マンションの場合、パンフレットに記載された面積は、壁芯面積と呼ばれ、登記簿謄本面積よりも大きいです。

特に2DKあたりの間取を購入する場合は、登記簿謄本の面積が50㎡以上あるかどうかをしっかり確認してください。

また、床面積の2分の1以上が居住用の賃貸併用住宅も住宅ローン控除が利用できます。

この場合、利用できる住宅ローンの額は、居住用の面積割合を乗じた残高が対象となります。
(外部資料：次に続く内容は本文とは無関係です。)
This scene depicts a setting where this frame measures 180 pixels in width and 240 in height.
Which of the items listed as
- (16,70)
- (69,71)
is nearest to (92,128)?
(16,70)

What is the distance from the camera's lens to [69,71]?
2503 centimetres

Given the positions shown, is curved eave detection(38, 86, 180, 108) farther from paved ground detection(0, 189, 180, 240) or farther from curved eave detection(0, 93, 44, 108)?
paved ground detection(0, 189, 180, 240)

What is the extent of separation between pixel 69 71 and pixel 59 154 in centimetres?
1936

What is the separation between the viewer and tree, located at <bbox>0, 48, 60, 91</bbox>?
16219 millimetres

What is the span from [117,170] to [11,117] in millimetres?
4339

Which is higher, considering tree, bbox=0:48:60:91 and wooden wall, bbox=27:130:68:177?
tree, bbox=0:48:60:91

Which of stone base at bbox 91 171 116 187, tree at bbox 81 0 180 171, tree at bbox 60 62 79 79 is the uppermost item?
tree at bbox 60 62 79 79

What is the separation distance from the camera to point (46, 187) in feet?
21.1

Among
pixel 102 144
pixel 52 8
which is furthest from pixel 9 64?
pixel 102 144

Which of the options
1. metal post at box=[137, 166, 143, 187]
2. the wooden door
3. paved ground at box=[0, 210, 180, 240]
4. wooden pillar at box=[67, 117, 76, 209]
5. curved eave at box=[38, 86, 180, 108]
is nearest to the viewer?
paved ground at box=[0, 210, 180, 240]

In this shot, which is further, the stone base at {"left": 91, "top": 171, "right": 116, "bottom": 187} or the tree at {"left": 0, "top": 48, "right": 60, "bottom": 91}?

また、もし買い替えの場合のは「買い替え特例の特例」も併用することが可能です。

買い替え特例については下記記事で詳しく解説しています。

中古住宅の場合

中古住宅で住宅ローン控除を受けるには、以下の条件を満たす必要があります。

中古住宅の場合の住宅ローン控除条件

  1. 中古住宅を取得し、平成21年1月1日から平成33年12月31日までにその住宅を自己の居住の用に供すること。
  2. 新築住宅の場合の②~④と同じ。
  3. 次のイ・ロのいずれかに該当すること
    • イ.建築されてから20年(耐火建築物の場合は25年)以内の家屋であること
    • ロ.築後年数に関わらず新耐震基準に適合することが証明されたもの又は、既存住宅売買瑕疵担保責任保険に加入しているもの(その家屋の取得の日前2年以内に保険契約の締結をしたものに限る。
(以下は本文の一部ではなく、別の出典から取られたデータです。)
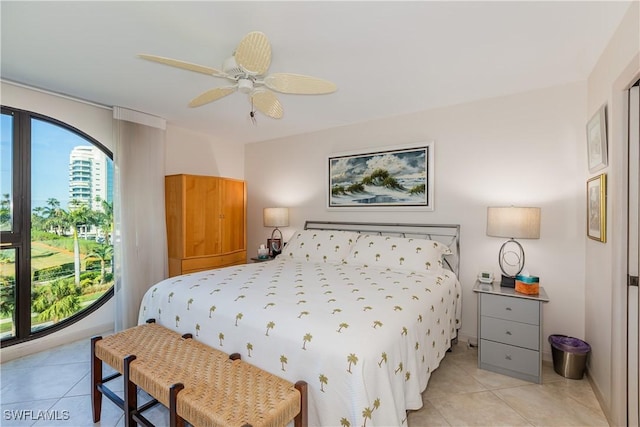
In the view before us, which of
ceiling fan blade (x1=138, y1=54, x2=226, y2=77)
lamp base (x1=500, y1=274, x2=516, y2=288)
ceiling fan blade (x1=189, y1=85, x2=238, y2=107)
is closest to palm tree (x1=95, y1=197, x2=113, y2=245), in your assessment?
ceiling fan blade (x1=189, y1=85, x2=238, y2=107)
「耐火建築物」とは、鉄筋コンクリート造のマンションなどが該当します。

耐火建築物以外の木造戸建て住宅は20年で、耐火建築物の鉄筋コンクリート造マンションは25年以内が対象となります。

中古住宅を買うなら、とりあえず戸建てなら築20年、マンションなら築25以内の物件なら住宅ローン控除を受けられます。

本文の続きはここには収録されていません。